[Start of Attachment]

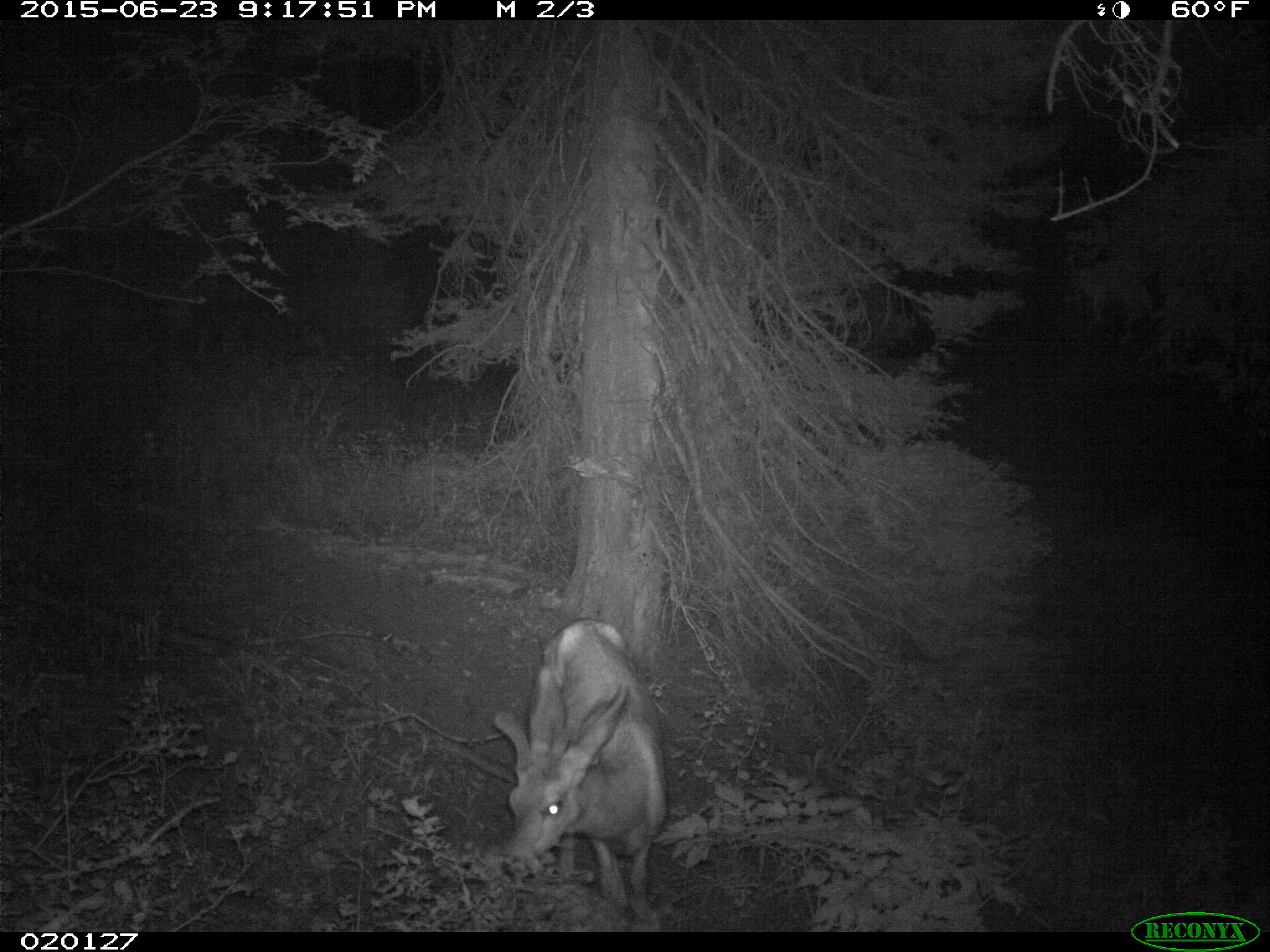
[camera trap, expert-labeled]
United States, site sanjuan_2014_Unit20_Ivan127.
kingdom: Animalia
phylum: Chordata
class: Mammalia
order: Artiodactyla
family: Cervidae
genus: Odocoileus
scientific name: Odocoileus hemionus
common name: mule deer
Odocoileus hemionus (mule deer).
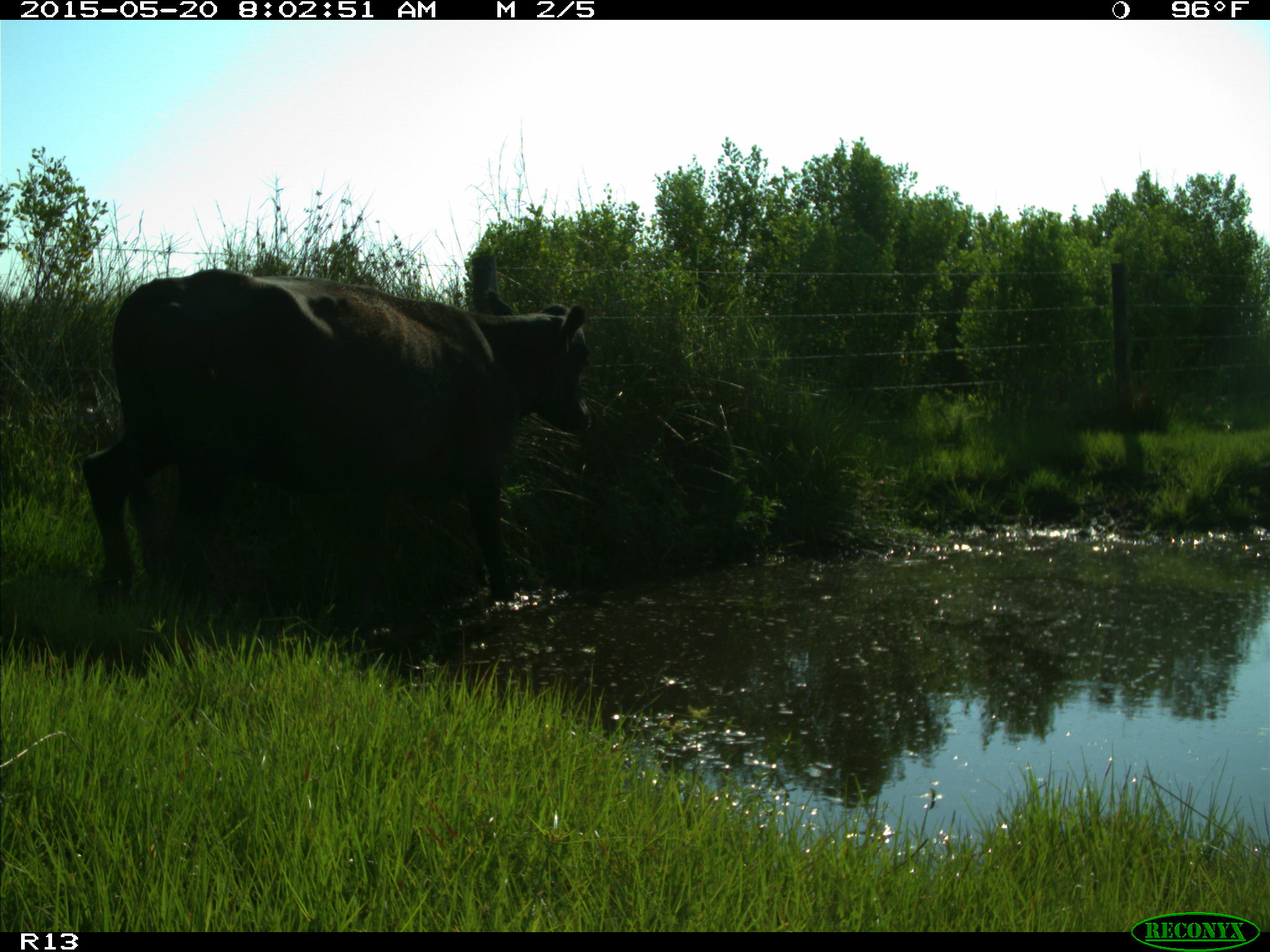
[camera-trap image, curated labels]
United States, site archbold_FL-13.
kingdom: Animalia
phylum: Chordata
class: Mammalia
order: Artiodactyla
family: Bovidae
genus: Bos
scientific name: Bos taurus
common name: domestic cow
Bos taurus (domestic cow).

[End of Attachment]

* **What to do**
Exact reproduction is required. Output only the lines from the one with "family: Cervidae" through the end of the listing above, both ends included, and no pictures.

* **Solved exercise**
family: Cervidae
genus: Odocoileus
scientific name: Odocoileus hemionus
common name: mule deer
Odocoileus hemionus (mule deer).
[camera-trap image, curated labels]
United States, site archbold_FL-13.
kingdom: Animalia
phylum: Chordata
class: Mammalia
order: Artiodactyla
family: Bovidae
genus: Bos
scientific name: Bos taurus
common name: domestic cow
Bos taurus (domestic cow).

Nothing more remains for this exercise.